SUPPLIED INFORMATION —
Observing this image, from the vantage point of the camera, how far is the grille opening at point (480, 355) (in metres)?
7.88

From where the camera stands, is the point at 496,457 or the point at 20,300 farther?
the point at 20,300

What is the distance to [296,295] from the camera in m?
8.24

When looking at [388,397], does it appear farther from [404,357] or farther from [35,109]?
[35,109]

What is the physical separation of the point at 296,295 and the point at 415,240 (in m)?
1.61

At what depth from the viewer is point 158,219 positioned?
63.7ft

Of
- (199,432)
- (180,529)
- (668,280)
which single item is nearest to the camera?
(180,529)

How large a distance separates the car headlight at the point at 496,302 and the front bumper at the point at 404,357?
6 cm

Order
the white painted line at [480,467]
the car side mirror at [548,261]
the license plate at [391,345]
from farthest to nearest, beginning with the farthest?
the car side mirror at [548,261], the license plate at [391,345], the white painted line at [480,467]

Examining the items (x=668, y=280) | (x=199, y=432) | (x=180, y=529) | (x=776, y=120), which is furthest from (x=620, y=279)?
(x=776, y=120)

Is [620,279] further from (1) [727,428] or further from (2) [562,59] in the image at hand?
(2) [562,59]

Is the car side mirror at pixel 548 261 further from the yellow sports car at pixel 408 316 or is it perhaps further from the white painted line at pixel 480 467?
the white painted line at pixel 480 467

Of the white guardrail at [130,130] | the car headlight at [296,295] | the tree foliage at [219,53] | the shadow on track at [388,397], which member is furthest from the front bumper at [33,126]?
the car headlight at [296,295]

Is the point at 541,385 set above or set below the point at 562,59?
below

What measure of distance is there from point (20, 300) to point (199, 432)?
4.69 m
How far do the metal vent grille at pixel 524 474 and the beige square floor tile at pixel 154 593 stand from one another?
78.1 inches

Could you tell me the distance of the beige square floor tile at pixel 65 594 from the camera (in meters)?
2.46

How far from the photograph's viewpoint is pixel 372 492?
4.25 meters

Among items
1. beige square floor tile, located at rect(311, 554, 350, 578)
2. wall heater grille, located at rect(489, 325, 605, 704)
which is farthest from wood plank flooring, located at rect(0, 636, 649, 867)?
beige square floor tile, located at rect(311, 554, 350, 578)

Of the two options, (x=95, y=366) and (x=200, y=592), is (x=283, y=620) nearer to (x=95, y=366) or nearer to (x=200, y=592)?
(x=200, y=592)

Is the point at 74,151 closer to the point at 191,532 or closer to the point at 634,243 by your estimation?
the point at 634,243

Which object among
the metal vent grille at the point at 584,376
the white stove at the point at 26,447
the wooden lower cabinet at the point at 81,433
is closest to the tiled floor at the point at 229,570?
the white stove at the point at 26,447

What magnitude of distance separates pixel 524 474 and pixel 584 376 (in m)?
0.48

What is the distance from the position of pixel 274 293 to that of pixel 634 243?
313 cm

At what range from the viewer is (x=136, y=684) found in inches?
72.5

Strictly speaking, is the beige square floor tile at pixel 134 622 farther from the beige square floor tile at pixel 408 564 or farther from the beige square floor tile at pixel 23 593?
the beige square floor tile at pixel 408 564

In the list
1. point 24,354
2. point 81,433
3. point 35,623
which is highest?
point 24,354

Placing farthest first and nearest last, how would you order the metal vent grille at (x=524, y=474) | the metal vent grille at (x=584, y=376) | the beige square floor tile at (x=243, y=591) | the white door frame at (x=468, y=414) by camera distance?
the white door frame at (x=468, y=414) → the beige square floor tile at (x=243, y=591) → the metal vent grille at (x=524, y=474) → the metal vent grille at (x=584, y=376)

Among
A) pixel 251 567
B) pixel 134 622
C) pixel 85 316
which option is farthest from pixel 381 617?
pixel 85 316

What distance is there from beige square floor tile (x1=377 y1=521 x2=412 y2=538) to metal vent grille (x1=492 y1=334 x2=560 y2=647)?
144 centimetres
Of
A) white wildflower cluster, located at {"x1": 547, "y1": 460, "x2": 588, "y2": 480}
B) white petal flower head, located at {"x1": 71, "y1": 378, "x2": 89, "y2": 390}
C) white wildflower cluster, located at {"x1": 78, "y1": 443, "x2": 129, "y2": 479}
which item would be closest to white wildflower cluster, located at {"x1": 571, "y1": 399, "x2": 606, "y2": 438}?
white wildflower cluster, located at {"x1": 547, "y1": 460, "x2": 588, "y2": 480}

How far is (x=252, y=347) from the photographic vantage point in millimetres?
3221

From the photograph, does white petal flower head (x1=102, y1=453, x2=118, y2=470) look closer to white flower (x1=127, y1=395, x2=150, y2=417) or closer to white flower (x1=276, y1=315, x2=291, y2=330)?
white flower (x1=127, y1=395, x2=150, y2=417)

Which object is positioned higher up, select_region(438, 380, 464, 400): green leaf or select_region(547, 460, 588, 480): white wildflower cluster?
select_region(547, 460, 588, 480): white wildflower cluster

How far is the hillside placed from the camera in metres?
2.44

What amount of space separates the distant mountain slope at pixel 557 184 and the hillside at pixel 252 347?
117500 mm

AIM —
Give the records above again, word for word.

FULL OUTPUT —
Observing this image, from the vantage point of the camera, how far is the grille opening at point (480, 355) (in metres)?
7.88

From where the camera stands, is the point at 496,457 or the point at 20,300 farther?
the point at 20,300

What is the distance to [296,295] from the camera in m?
8.24

When looking at [388,397], does it appear farther from [404,357] or farther from [35,109]?
[35,109]

What is the physical separation of the point at 296,295 and the point at 415,240 (in m)?
1.61

At what depth from the viewer is point 158,219 positioned?
63.7ft

Of
- (199,432)
- (180,529)
- (668,280)
which single item is nearest to the camera?
(180,529)

How large a distance separates the car headlight at the point at 496,302 and the front bumper at the point at 404,357?
6 cm

Order
the white painted line at [480,467]
the car side mirror at [548,261]
the license plate at [391,345]
from farthest to nearest, beginning with the farthest?
the car side mirror at [548,261], the license plate at [391,345], the white painted line at [480,467]

Examining the items (x=668, y=280) | (x=199, y=432) | (x=180, y=529) | (x=776, y=120), which is furthest from (x=620, y=279)?
(x=776, y=120)

Is [620,279] further from (1) [727,428] or further from (2) [562,59] in the image at hand?
(2) [562,59]

Is the car side mirror at pixel 548 261 further from the yellow sports car at pixel 408 316 or is it perhaps further from the white painted line at pixel 480 467?
the white painted line at pixel 480 467

Of the white guardrail at [130,130] | the car headlight at [296,295] | the tree foliage at [219,53] | the shadow on track at [388,397], which member is furthest from the front bumper at [33,126]?
the car headlight at [296,295]

Is the point at 541,385 set above or set below the point at 562,59?
below

What measure of distance is there from point (20, 300) to point (199, 432)?
4.69 m
How far do the metal vent grille at pixel 524 474 and the beige square floor tile at pixel 154 593 stand from one another?
78.1 inches

Could you tell me the distance of the beige square floor tile at pixel 65 594 from the camera (in meters)?
2.46

How far from the photograph's viewpoint is pixel 372 492?
4.25 meters

Among items
1. beige square floor tile, located at rect(311, 554, 350, 578)
2. wall heater grille, located at rect(489, 325, 605, 704)
which is farthest from wood plank flooring, located at rect(0, 636, 649, 867)?
beige square floor tile, located at rect(311, 554, 350, 578)

Of the two options, (x=95, y=366) and (x=200, y=592), is (x=283, y=620) nearer to (x=95, y=366) or nearer to (x=200, y=592)?
(x=200, y=592)

Is the point at 74,151 closer to the point at 191,532 or closer to the point at 634,243 by your estimation?
the point at 634,243

Which object among
the metal vent grille at the point at 584,376
the white stove at the point at 26,447
the wooden lower cabinet at the point at 81,433
is closest to the tiled floor at the point at 229,570?
the white stove at the point at 26,447

What magnitude of distance separates pixel 524 474 and pixel 584 376 (in m)?
0.48

What is the distance from the position of pixel 274 293 to that of pixel 634 243?
313 cm

At what range from the viewer is (x=136, y=684) found in inches?
72.5

Strictly speaking, is the beige square floor tile at pixel 134 622 farther from the beige square floor tile at pixel 408 564 or farther from the beige square floor tile at pixel 23 593?
the beige square floor tile at pixel 408 564

In the list
1. point 24,354
2. point 81,433
3. point 35,623
which is highest?
point 24,354

Placing farthest first and nearest last, how would you order the metal vent grille at (x=524, y=474) | the metal vent grille at (x=584, y=376) | the beige square floor tile at (x=243, y=591) | the white door frame at (x=468, y=414) by camera distance?
the white door frame at (x=468, y=414) → the beige square floor tile at (x=243, y=591) → the metal vent grille at (x=524, y=474) → the metal vent grille at (x=584, y=376)

Among
A) pixel 251 567
B) pixel 134 622
C) pixel 85 316
which option is farthest from pixel 381 617?
pixel 85 316

What distance is there from beige square floor tile (x1=377 y1=521 x2=412 y2=538) to metal vent grille (x1=492 y1=334 x2=560 y2=647)?
144 centimetres
Of
A) white wildflower cluster, located at {"x1": 547, "y1": 460, "x2": 588, "y2": 480}
B) white petal flower head, located at {"x1": 71, "y1": 378, "x2": 89, "y2": 390}
C) white wildflower cluster, located at {"x1": 78, "y1": 443, "x2": 129, "y2": 479}
which item would be closest to white wildflower cluster, located at {"x1": 571, "y1": 399, "x2": 606, "y2": 438}?
white wildflower cluster, located at {"x1": 547, "y1": 460, "x2": 588, "y2": 480}

How far is (x=252, y=347) from the photographic vantage point in millimetres?
3221

From the photograph, does white petal flower head (x1=102, y1=453, x2=118, y2=470) look closer to white flower (x1=127, y1=395, x2=150, y2=417) or closer to white flower (x1=276, y1=315, x2=291, y2=330)?
white flower (x1=127, y1=395, x2=150, y2=417)

Which object is positioned higher up, select_region(438, 380, 464, 400): green leaf or select_region(547, 460, 588, 480): white wildflower cluster?
select_region(547, 460, 588, 480): white wildflower cluster

How far is the hillside placed from the camera in metres?
2.44

What amount of space separates the distant mountain slope at pixel 557 184 and the hillside at pixel 252 347?
117500 mm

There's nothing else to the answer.